Dichlorophene is a chemical commonly used as a pesticide because it’s toxic to many organisms, including bacteria and fungus. Dichlorophene is also toxic to humans. It irritates the skin, it’s very harmful to the eyes and mucous membranes, and if it’s eaten or inhaled, the results can be fatal.
Effects of Exposure to Dichlorophene
Dichlorophene is not safe in any way. The possible negative effects of exposure to dichlorophene are endless and largely depend on the method of exposure. Skin or eye contact can cause irritation. If it’s eaten or inhaled, depending on the amount, nausea, diarrhea, vomiting, cramping, neurotoxicity, organ problems, and even death.  Dichlorophene is positive in the Ames mutagenicity test, meaning it has the potential to cause cancer. Despite this, dichlorophene has been added to cosmetics to kill bacteria and fungus. 
Dichlorophene is Toxic to the Brain
Dichlorophene is a developmental toxicant, meaning it can severely affect unborn children if mothers are exposed. Negative health effects can include low birth weight, defects, and psychological problems. These problems can be difficult to pinpoint, as negative effects may not immediately surface and only become apparent when the child is older.
Dichlorophene Exposure Completely Messes Up Your Body
Chemicals that are toxic to the endocrine system are known as “endocrine disrupting chemicals” and dichlorophene is one of them. The endocrine system regulates mood, metabolism, growth, development, reproduction, and sexual function; in other words, the serious bodily processes you do not want to be impacted by a toxic pesticide. Dichlorophene is especially toxic to the endocrine system because it mimics estrogen.  This can lead to horrible hormone imbalances in both men and women that can completely derail the body.
Dichlorophene and Obesity
Childhood obesity is a growing problem and chemical exposure might play a role. A study conducted by Mercer University School of Medicine in Macon Georgia looked at over 6700 subjects from the 2003-2004 and 2005-2006 National Health and Nutrition Examination Survey. After determining individual exposure to pesticides by measuring pesticide residue in the subjects’ urine, researchers noted that individuals with higher concentrations of dichlorophenol were also more likely to be obese. 

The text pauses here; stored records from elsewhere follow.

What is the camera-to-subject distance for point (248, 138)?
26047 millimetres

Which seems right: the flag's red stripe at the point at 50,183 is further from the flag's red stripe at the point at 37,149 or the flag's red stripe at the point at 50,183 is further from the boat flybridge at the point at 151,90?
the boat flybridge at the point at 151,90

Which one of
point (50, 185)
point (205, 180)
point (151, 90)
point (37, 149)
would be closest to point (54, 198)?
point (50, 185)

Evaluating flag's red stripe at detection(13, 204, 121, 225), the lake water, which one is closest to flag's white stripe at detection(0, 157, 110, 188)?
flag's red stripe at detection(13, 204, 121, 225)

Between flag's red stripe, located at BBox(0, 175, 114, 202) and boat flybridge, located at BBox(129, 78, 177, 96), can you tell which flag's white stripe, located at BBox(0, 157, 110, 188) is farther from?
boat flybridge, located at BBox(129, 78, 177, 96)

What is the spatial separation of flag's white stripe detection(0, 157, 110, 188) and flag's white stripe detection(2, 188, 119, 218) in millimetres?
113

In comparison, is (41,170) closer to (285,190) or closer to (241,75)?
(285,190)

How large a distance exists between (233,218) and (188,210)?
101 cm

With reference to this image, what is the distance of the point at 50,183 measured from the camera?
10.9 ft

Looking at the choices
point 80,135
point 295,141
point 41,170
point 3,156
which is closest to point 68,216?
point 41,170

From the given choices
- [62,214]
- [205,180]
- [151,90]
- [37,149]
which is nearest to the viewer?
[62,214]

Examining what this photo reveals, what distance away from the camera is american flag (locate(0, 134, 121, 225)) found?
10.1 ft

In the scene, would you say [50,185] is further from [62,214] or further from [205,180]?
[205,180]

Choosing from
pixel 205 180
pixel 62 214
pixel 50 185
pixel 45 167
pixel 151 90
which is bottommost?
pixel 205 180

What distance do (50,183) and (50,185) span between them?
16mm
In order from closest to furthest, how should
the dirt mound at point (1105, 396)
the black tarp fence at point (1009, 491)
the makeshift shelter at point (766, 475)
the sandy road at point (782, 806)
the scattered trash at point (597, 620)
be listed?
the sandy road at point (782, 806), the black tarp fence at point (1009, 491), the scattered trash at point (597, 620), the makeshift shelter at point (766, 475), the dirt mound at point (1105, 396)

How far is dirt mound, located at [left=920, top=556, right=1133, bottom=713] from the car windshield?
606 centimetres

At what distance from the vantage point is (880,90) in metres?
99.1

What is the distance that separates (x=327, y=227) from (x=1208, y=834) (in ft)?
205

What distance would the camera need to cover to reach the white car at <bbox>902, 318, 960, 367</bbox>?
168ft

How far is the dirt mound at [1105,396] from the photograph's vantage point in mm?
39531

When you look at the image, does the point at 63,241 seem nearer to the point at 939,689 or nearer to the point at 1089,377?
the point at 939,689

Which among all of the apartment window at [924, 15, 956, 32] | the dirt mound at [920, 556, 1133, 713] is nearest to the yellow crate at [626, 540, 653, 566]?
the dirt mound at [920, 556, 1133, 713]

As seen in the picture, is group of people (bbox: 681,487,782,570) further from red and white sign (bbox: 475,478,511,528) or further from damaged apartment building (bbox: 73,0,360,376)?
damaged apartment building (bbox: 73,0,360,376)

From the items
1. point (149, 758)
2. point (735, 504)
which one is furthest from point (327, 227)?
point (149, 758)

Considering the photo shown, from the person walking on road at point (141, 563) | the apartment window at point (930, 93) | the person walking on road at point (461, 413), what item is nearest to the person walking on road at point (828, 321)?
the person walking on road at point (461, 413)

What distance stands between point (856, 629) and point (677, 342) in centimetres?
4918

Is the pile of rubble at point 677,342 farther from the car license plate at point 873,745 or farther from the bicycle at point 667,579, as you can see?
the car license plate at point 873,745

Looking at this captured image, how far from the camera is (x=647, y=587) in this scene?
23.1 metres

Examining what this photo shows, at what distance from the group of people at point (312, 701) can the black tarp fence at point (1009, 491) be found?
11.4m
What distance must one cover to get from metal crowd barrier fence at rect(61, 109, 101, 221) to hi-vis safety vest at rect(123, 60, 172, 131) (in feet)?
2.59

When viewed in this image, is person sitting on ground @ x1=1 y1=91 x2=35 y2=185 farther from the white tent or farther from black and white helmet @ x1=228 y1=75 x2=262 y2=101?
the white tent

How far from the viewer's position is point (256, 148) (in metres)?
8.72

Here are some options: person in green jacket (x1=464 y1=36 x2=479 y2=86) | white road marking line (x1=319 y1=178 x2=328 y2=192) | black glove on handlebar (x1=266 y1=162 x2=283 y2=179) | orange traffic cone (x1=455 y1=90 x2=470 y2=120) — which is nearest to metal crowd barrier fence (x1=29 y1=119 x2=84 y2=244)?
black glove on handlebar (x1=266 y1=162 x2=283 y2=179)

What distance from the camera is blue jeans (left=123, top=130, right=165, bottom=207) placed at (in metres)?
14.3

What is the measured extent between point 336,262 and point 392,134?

Preventing Exposure to Dichlorophene
You can control your own exposure to dichlorophene by using organic or natural pesticides, bactericides, and fungicides to safely remove pests instead of dangerous chemicals such as dichlorophene.
Unfortunately, dichlorophene also enters the environment through channels we cannot individually control. This re-enforces the need to drink water that has been purified and consume organic food that’s been grown in conditions free of toxic chemicals. Consuming toxins needs to be cut off at the source. Cleansing your life of the sources of toxins is the first step to cleansing your body.
– Dr. Edward F. Group III, DC, ND, DACBN, DCBCN, DABFM
- Kintz P, Jamey C, Doray S, Ludes B. Acute fatal poisoning with dichlorophen. Int J Legal Med. 1997;110(2):95-6.
- Yamarik TA. Safety assessment of dichlorophene and chlorophene. Int J Toxicol. 2004;23 Suppl 1:1-27. Review.
- Schmitt S, Reifferscheid G, Claus E, Schlüsener M, Buchinger S. Effect directed analysis and mixture effects of estrogenic compounds in a sediment of the river Elbe. Environ Sci Pollut Res Int. 2012 Sep;19(8):3350-61. doi: 10.1007/s11356-012-0852-x. Epub 2012 Mar 16.
- Twum C, Wei Y. The association between urinary concentrations of dichlorophenol pesticides and obesity in children. Rev Environ Health. 2011;26(3):215-9.